We’ll talk about data in lots of places in the Knowledge Base, but here I just want to make a fundamental distinction between two types of data: qualitative and quantitative. The way we typically define them, we call data ‘quantitative’ if it is in numerical form and ‘qualitative’ if it is not. Notice that qualitative data could be much more than just words or text. Photographs, videos, sound recordings and so on, can be considered qualitative data.

Personally, while I find the distinction between qualitative and quantitative data to have some utility, I think most people draw too hard a distinction, and that can lead to all sorts of confusion. In some areas of social research, the qualitative-quantitative distinction has led to protracted arguments with the proponents of each arguing the superiority of their kind of data over the other. The quantitative types argue that their data is ‘hard’, ‘rigorous’, ‘credible’, and ‘scientific’. The qualitative proponents counter that their data is ‘sensitive’, ’nuanced’, ‘detailed’, and ‘contextual’.

For many of us in social research, this kind of polarized debate has become less than productive.
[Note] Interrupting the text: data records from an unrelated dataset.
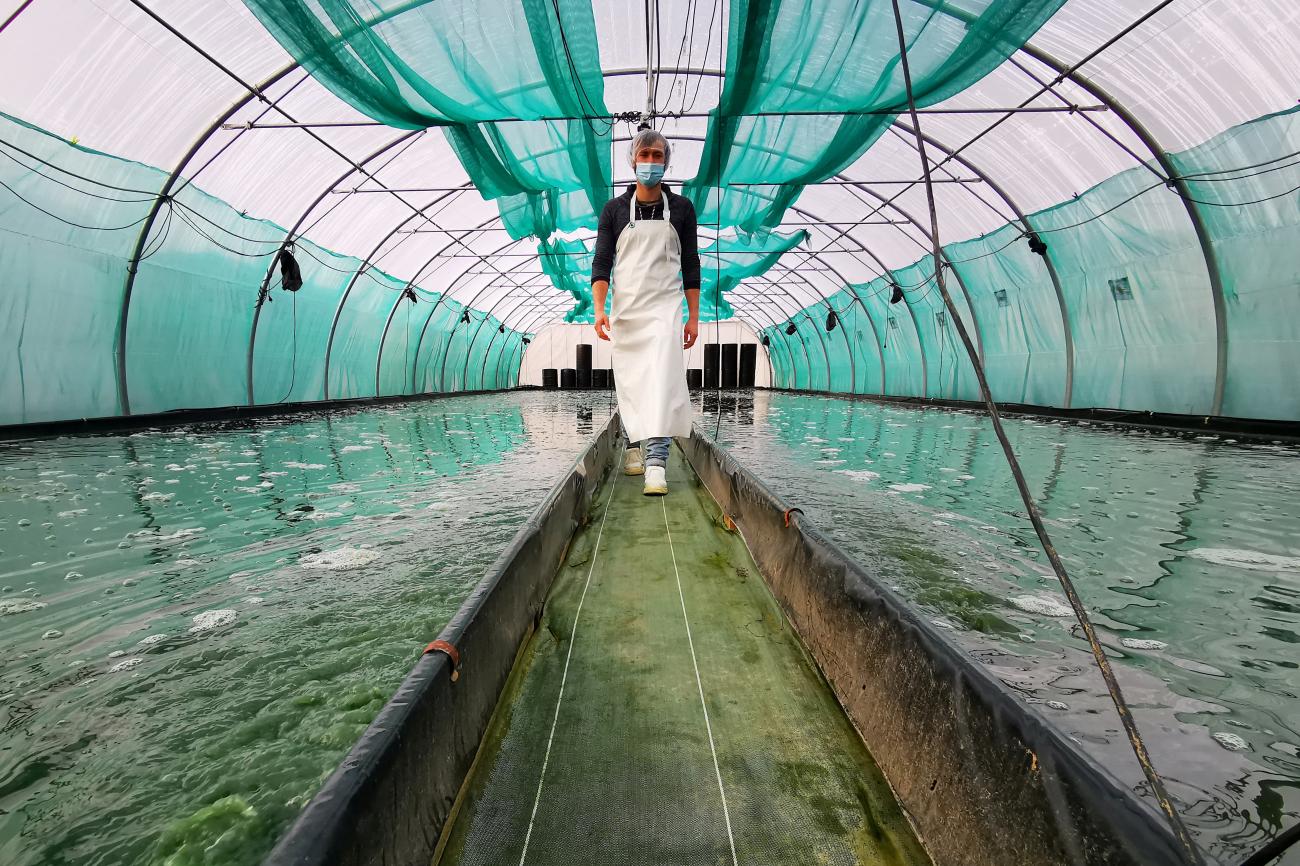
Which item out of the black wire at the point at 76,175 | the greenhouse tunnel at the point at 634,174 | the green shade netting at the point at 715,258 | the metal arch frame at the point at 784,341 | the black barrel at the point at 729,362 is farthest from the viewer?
the black barrel at the point at 729,362

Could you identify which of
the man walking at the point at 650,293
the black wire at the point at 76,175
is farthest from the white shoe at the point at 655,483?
the black wire at the point at 76,175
And, it obscures the fact that qualitative and quantitative data are intimately related to each other. All quantitative data is based upon qualitative judgments; and all qualitative data can be described and manipulated numerically. For instance, think about a very common quantitative measure in social research – a self esteem scale. The researchers who develop such instruments had to make countless judgments in constructing them: how to define self esteem; how to distinguish it from other related concepts; how to word potential scale items; how to make sure the items would be understandable to the intended respondents; what kinds of contexts it could be used in; what kinds of cultural and language constraints might be present; and on and on. The researcher who decides to use such a scale in their study has to make another set of judgments: how well does the scale measure the intended concept; how reliable or consistent is it; how appropriate is it for the research context and intended respondents; and on and on. Believe it or not, even the respondents make many judgments when filling out such a scale: what is meant by various terms and phrases; why is the researcher giving this scale to them; how much energy and effort do they want to expend to complete it, and so on. Even the consumers and readers of the research will make lots of judgments about the self esteem measure and its appropriateness in that research context. What may look like a simple, straightforward, cut-and-dried quantitative measure is actually based on lots of qualitative judgments made by lots of different people.
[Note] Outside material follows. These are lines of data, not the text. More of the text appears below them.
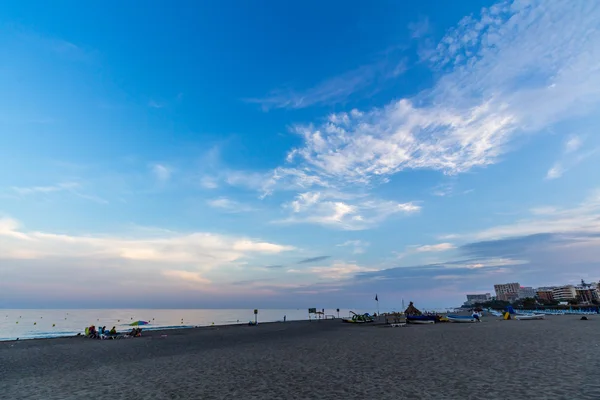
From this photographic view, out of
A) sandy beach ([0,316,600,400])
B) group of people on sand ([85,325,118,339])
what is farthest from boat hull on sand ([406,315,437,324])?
group of people on sand ([85,325,118,339])

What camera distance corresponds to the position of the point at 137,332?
4766cm

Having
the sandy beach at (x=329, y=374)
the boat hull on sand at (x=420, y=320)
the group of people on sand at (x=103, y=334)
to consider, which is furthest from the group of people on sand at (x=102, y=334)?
the boat hull on sand at (x=420, y=320)

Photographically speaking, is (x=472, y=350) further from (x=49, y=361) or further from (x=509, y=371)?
(x=49, y=361)

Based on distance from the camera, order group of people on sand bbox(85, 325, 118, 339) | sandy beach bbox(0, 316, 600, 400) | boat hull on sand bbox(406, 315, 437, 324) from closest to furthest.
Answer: sandy beach bbox(0, 316, 600, 400) < group of people on sand bbox(85, 325, 118, 339) < boat hull on sand bbox(406, 315, 437, 324)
On the other hand, all qualitative information can be easily converted into quantitative, and there are many times when doing so would add considerable value to your research. The simplest way to do this is to divide the qualitative information into units and number them! I know that sounds trivial, but even that simple nominal enumeration can enable you to organize and process qualitative information more efficiently. Perhaps more to the point, we might take text information (say, excerpts from transcripts) and pile these excerpts into piles of similar statements. When we do something even as easy as this simple grouping or piling task, we can describe the results quantitatively. For instance, if we had ten statements and we grouped these into five piles (as shown in the figure), we could describe the piles using a 10 x 10 table of 0’s and 1’s. If two statements were placed together in the same pile, we would put a 1 in their row-column juncture. If two statements were placed in different piles, we would use a 0. The resulting matrix or table describes the grouping of the ten statements in terms of their similarity. Even though the data in this example consists of qualitative statements (one per card), the result of our simple qualitative procedure (grouping similar excerpts into the same piles) is quantitative in nature. “So what?” you ask. Once we have the data in numerical form, we can manipulate it numerically. For instance, we could have five different judges sort the 10 excerpts and obtain a 0-1 matrix like this for each judge. Then we could average the five matrices into a single one that shows the proportions of judges who grouped each pair together. This proportion could be considered an estimate of the similarity (across independent judges) of the excerpts. While this might not seem too exciting or useful, it is exactly this kind of procedure that I use as an integral part of the process of developing ‘concept maps’ of ideas for groups of people (something that is useful!).